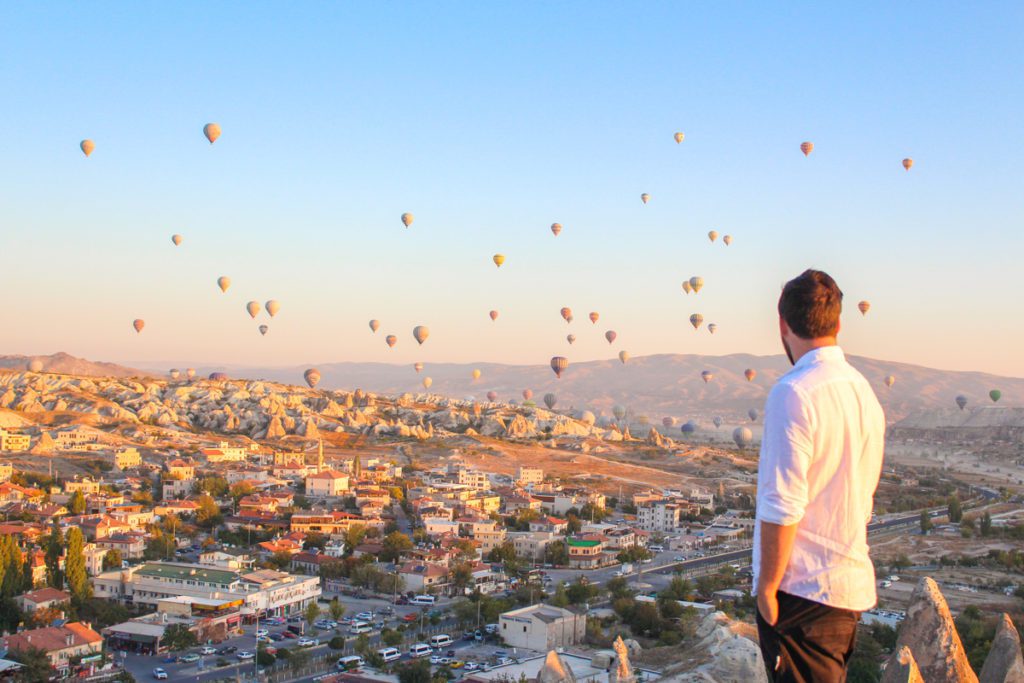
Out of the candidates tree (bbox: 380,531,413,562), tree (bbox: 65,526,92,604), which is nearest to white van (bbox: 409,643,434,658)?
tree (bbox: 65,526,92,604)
**********
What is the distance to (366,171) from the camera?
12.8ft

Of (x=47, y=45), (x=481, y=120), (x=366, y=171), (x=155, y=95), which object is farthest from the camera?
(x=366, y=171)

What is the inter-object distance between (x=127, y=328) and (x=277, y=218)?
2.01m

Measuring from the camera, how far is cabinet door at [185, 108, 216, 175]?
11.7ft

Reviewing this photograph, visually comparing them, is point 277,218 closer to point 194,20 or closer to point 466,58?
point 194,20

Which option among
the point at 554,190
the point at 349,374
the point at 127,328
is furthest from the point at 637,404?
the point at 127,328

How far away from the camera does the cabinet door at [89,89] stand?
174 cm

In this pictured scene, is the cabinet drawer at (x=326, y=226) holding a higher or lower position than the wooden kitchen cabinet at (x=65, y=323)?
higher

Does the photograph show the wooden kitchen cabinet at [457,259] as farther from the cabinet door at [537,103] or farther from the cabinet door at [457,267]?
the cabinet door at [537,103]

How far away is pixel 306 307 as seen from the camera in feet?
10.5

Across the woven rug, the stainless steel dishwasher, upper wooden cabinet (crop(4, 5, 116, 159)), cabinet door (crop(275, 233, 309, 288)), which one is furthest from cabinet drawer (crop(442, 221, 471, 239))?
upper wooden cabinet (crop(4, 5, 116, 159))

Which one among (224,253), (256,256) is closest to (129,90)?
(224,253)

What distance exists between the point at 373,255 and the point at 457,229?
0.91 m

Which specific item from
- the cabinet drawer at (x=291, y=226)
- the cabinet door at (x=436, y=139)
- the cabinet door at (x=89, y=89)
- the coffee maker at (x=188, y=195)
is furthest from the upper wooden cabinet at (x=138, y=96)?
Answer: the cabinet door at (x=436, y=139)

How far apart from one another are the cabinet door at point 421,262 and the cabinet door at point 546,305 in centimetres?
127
**********
> _Exercise aim_
Rewrite the rows from the line containing "What distance exists" through the line containing "Answer: the cabinet door at (x=436, y=139)", replacing "coffee maker" with "coffee machine" and leaving everything else unchanged.

> _Exercise solution_
What distance exists between the point at 373,255 and the point at 457,229?
0.91 m

Which specific item from
- the cabinet drawer at (x=291, y=226)
- the cabinet door at (x=436, y=139)
- the cabinet door at (x=89, y=89)
- the coffee machine at (x=188, y=195)
is furthest from the upper wooden cabinet at (x=138, y=96)?
Answer: the cabinet door at (x=436, y=139)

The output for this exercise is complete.